Researchers at the University of Cambridge in the UK released a report claiming to have identified vulnerabilities with the EMV payment scheme. Industry organizations are meanwhile defending the technology, saying the hack would be difficult to pull off in the real world.
The attack uses a fake chip card connected with wires to custom electronics, a computer with specially designed software, and a stolen EMV chip & PIN card. The fake card and equipment sit between the stolen card and the point-of-sale terminal; the attack fools the terminal into thinking that the correct PIN had been presented and makes the stolen card believe that no PIN was required.
The Smart Card Alliance has reviewed the hack along with other industry organizations and concluded that widespread implementation of this attack is unlikely and that there is no evidence that the attack described has happened in the real world.
These conclusions are supported by the following points:
- The attack requires the use of a stolen EMV card that has not yet been reported as stolen; this limits the scalability of this type of fraud since it must be done with one card at a time and in a potentially short window of time.
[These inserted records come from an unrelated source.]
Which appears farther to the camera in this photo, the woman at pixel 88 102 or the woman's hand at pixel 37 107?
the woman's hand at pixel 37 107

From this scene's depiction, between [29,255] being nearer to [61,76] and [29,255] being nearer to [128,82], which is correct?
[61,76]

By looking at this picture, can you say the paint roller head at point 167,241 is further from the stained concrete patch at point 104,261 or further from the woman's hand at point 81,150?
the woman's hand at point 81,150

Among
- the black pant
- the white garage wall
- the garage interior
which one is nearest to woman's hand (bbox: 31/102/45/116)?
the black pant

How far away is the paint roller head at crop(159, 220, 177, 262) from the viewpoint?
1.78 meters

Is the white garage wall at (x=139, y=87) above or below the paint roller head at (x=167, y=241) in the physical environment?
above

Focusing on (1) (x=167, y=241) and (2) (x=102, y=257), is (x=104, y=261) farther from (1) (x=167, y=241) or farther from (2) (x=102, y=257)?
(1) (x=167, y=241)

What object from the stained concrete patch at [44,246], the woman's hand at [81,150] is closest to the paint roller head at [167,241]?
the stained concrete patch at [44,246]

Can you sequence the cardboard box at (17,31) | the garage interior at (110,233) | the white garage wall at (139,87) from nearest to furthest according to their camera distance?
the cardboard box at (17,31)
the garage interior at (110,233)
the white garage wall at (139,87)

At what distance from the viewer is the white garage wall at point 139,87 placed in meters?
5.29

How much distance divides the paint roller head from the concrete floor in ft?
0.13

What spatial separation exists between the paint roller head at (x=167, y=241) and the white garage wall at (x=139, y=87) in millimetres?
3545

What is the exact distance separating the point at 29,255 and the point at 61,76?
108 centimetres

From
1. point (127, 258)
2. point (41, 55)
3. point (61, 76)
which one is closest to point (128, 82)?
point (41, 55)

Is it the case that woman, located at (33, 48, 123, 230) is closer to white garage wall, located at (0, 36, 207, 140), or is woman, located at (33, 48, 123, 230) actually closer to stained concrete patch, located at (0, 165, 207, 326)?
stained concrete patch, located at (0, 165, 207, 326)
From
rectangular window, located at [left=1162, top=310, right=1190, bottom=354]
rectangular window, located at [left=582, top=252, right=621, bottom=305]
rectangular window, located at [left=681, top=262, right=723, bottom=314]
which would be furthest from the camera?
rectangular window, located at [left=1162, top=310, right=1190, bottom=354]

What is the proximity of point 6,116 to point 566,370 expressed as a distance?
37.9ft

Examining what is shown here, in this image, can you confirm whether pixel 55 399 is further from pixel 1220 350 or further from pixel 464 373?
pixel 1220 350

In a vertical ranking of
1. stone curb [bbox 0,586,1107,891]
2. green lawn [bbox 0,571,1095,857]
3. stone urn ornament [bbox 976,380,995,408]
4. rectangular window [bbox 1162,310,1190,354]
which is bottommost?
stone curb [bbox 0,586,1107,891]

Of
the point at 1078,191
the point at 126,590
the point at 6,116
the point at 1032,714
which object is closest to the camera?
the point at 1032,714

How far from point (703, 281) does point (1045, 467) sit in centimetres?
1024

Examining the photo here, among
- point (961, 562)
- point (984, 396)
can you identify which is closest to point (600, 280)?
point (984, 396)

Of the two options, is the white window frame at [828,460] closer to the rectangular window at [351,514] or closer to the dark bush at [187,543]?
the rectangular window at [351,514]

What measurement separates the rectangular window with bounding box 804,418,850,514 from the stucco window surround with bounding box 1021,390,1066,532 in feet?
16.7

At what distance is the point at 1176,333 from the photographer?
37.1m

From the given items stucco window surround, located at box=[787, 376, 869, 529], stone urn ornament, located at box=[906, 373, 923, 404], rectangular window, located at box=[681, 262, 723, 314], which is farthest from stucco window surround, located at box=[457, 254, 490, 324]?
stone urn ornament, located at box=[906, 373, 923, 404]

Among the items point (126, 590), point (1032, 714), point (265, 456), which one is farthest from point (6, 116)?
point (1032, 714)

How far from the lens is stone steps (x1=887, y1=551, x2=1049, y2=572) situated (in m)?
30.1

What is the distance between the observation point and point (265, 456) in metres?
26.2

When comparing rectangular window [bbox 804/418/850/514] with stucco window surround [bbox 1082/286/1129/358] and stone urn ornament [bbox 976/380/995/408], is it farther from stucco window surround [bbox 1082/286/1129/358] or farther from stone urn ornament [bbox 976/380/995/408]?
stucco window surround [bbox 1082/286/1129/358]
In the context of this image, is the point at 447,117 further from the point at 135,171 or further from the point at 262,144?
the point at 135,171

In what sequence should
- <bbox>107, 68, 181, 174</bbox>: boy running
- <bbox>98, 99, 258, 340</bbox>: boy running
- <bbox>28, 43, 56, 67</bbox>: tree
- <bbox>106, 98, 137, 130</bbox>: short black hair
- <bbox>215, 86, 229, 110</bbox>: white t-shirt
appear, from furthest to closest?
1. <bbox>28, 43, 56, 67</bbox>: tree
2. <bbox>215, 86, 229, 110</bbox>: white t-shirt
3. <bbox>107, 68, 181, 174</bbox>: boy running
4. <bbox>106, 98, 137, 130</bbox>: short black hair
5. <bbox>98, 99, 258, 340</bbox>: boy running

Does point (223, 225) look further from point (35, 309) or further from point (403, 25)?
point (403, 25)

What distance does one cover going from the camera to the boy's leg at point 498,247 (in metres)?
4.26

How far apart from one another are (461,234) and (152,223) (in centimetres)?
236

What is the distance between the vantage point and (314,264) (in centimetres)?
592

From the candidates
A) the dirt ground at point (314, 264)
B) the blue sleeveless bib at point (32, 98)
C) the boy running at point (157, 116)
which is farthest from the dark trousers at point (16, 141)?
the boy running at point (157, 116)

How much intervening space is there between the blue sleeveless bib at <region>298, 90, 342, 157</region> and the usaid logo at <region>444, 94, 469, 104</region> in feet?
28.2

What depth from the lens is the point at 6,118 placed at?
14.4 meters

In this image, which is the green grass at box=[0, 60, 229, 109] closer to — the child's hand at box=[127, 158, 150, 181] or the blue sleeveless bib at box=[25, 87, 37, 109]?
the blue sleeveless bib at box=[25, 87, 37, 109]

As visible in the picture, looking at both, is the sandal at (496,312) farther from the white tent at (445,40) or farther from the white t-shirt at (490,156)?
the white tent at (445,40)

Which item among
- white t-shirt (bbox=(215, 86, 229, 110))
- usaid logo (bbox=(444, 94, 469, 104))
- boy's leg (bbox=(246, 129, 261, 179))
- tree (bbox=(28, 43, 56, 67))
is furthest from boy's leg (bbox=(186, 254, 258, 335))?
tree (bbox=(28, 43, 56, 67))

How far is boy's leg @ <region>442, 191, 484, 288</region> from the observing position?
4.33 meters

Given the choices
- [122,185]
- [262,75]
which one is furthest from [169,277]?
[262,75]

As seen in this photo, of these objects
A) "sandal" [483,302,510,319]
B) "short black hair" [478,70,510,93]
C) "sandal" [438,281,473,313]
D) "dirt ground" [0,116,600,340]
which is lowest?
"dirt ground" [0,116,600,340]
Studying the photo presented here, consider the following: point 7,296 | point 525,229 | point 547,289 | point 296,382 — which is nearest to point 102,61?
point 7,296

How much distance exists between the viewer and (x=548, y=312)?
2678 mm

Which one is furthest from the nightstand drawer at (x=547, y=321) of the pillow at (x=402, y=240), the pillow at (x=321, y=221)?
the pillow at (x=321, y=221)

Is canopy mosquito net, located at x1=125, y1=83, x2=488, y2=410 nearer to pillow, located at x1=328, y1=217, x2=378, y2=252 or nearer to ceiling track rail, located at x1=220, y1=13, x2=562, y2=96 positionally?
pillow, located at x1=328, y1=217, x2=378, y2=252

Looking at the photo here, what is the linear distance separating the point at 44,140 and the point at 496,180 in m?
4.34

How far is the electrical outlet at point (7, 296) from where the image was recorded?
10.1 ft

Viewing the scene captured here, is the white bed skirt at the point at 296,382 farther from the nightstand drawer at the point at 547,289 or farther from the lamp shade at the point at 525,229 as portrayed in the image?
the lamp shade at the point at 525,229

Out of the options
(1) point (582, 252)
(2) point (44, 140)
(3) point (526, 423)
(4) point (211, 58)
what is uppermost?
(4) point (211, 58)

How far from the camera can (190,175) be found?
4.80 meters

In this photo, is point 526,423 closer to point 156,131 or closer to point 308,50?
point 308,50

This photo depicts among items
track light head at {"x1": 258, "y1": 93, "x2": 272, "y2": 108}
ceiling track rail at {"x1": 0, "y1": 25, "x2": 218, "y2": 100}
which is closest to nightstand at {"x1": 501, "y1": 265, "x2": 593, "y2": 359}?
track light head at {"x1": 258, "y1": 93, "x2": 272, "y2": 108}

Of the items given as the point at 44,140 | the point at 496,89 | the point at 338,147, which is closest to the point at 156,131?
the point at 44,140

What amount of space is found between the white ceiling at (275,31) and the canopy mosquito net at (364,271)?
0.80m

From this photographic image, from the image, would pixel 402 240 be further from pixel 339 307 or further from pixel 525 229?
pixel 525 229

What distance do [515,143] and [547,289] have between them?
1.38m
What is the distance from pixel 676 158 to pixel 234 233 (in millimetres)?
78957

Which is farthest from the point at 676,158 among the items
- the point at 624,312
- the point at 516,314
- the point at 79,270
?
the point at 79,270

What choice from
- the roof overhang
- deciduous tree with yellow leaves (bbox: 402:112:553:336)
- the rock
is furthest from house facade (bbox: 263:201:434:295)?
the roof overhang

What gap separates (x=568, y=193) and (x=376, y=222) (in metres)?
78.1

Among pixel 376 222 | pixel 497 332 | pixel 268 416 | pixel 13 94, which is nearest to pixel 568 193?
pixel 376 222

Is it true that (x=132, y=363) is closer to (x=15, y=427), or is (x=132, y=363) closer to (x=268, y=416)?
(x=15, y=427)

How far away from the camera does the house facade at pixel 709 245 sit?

- The combination fake card and stolen chip & PIN card cannot be used in an ATM for a cash withdrawal, as ATMs rely on an online PIN verification.
- The fraud requires using a fake chip card with wires coming out of it, running up the sleeve of the fraudster and connecting to a hidden circuit board, computer and stolen EMV card, making detection likely at an attended merchant point-of-sale.
- The attack is technically difficult, requiring highly sophisticated software and customized hardware that could only be created by individuals with extensive knowledge of EMV protocols.
- Countermeasures are already available, either in EMV, within payment system products and networks, or within issuer host systems.
- Electronic audits of data from suspected transactions would protect cardholders and merchants from responsibility for fraudulent charges made to their card with this type of attack, if reported properly.
Additionally, such an attack would not compromise the smart card as the PIN would still remain secure inside the card.